The Fatah-Hamas collaboration has the power to forge a path for national unity among Palestinians, potentially reversing the drop-off in international support for the Palestinian cause. This announcement follows an outcry from international human rights organizations and EU member states in favor of the Palestinians, after it was revealed that the Israeli government blocked Covid-19 vaccines from entering Gaza. Gaza has since begun its vaccine rollout with 22,000 donated vaccine doses from Russia and the United Arab Emirates.
2. TENSIONS IN THE NEIGHBORHOOD: ESCALATIONS WITH IRAN & HEZBOLLAH
Long-standing tensions between Israel and Iran are coming to a head following an explosion on an Israeli-owned ship in the Gulf of Oman on 28 February. Israeli military Chief of Staff Avivi Kochavi responded by accusing Iran of orchestrating the explosion and carrying out “operations against civilian targets.” This explosion is the most recent in a string of escalations between the regional neighbors, who have been issuing threats about weapons acquisitions over the course of the past month. Iranian officials stated that they were exploring the acquisition of missiles which could reach Israel. Israel, in the meantime, just signed a $9 billion weapons deal with the US, strengthening its already hefty supply of military aircraft and weapons.

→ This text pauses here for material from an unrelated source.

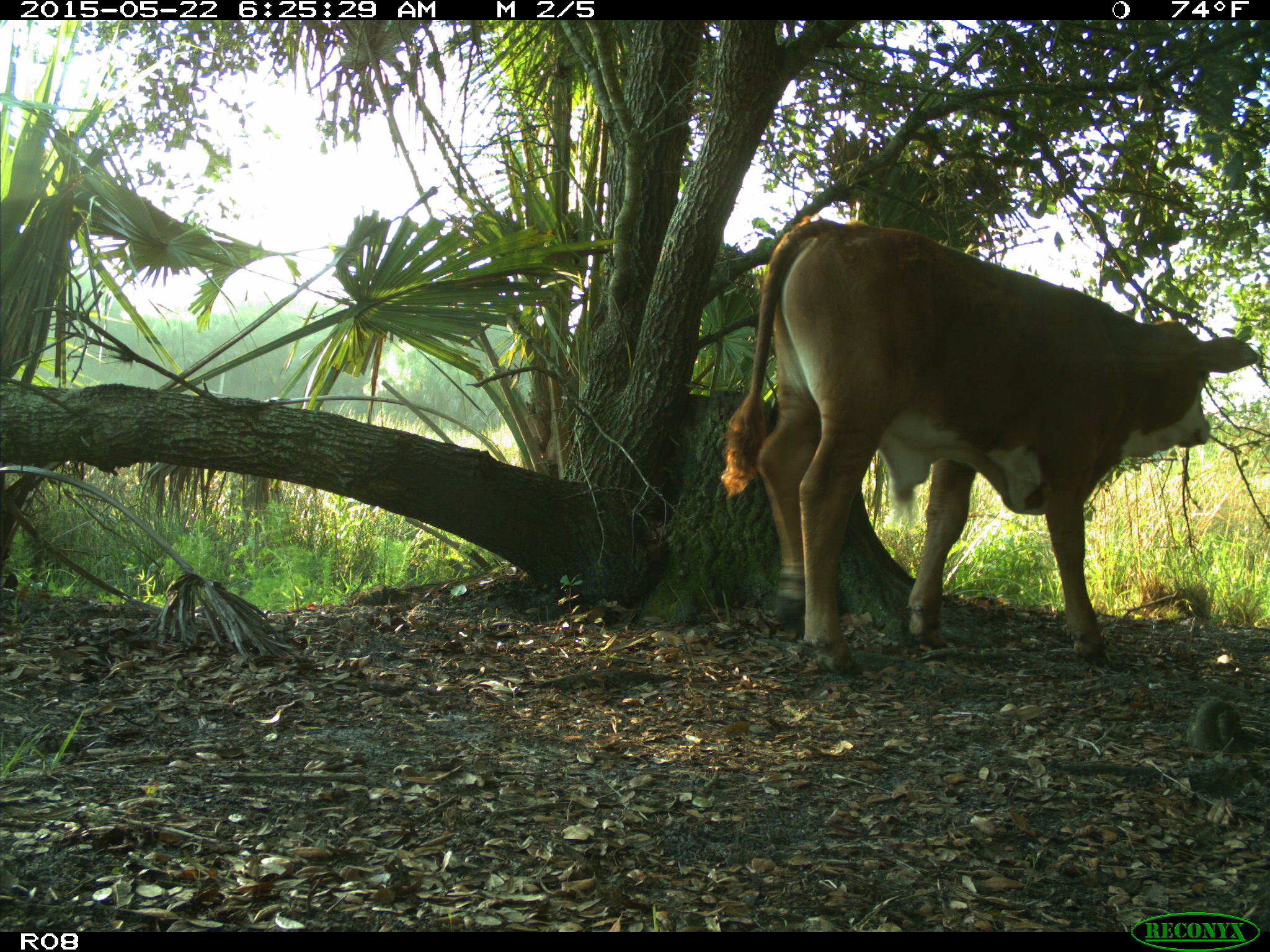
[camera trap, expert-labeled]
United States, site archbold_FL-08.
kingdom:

Security concerns are also heightened on the Levantine front, with the recent publication of the IDF’s annual report on security goals and expectations for the year. The IDF cited Hezbollah as a continuing major threat to Israeli national security, despite speculation by Lebanese military officials that Hezbollah is losing traction outside Lebanon due to internal crises and the ongoing resource limitations brought on by the pandemic.
3. THE “SPECIAL RELATIONSHIP:” THE FUTURE OF ISRAEL-U.S. TIES
Relations between Israel and the United States are uncertain as new U.S. President Joe Biden and his administration face several critical decisions regarding Israel and the Middle East. The Biden administration received criticism from the U.S. Israel lobby in February, who questioned why Washington had not yet set a phone call with Tel Aviv. Biden and Netanyahu eventually had a phone conversation on 17 February. Still, Biden has yet to decide whether Washington will lift sanctions imposed on Iran’s central bank during former President Donald Trump’s tenure, a decision which will have an indirect but significant impact on Israel-Iran relations and set the tone for this administration’s relationship with Israel.